SEE ALSO: Fantastic Beasts star Ezra Miller says fans should trust J.K. Rowling regarding the twists
At the end of the first film, the powerful Dark wizard Gellert Grindelwald (Johnny Depp) was captured by MACUSA (Magical Congress of the United States of America), with the help of Newt Scamander (Eddie Redmayne). But, making good on his threat, Grindelwald escaped custody and has set about gathering followers, most unsuspecting of his true agenda: to raise pure-blood wizards up to rule over all non-magical beings.
In an effort to thwart Grindelwald’s plans, Albus Dumbledore (Jude Law) enlists his former student Newt Scamander, who agrees to help, unaware of the dangers that lie ahead. Lines are drawn as love and loyalty are tested, even among the truest friends and family, in an increasingly divided wizarding world.

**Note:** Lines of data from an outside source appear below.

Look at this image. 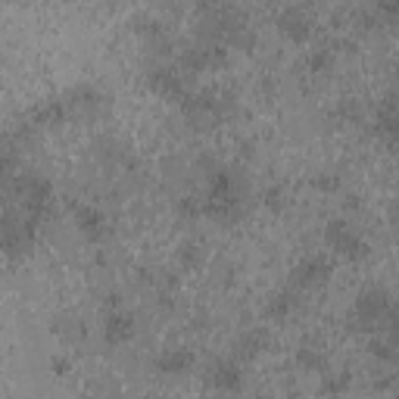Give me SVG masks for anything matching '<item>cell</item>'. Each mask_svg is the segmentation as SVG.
<instances>
[{
  "mask_svg": "<svg viewBox=\"0 0 399 399\" xmlns=\"http://www.w3.org/2000/svg\"><path fill=\"white\" fill-rule=\"evenodd\" d=\"M216 381H218V387H234L241 377H237L234 365H218V368H216Z\"/></svg>",
  "mask_w": 399,
  "mask_h": 399,
  "instance_id": "1",
  "label": "cell"
},
{
  "mask_svg": "<svg viewBox=\"0 0 399 399\" xmlns=\"http://www.w3.org/2000/svg\"><path fill=\"white\" fill-rule=\"evenodd\" d=\"M381 128H384V135H390V141H399V112H393V116H384Z\"/></svg>",
  "mask_w": 399,
  "mask_h": 399,
  "instance_id": "2",
  "label": "cell"
}]
</instances>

Fantastic Beasts: The Crimes of Grindelwald sees David Yates directing a cast that includes Eddie Redmayne as Newt Scamander, Katherine Waterston as Tina Goldstein, Alison Sudol as Queenie Goldstein, Dan Fogler as Jacob Kowalski, Ezra Miller as Credence Barebone, Zoe Kravitz as Leta Lestrange, Kevin Guthrie as Abernathy, Johnny Depp as Gellert Grindelwald, Jude Law as Albus Dumbledore, Callum Turner as Theseus Scamander, William Nadylam as Yusuf Kama, Ingvar Sigurdsson as Grimmson, Ólafur Darri Ólafsson as Skender, David Sakurai as Krall, Brontis Jodorowsky as Nicolas Flamel, Wolf Roth as Spielman, Victoria Yeates as Bunty, Derek Riddell as Torquil Travers, Poppy Corby-Tuech as Rosier, Cornell S. John as Arnold Guzman and Claudia Kim as Nagini.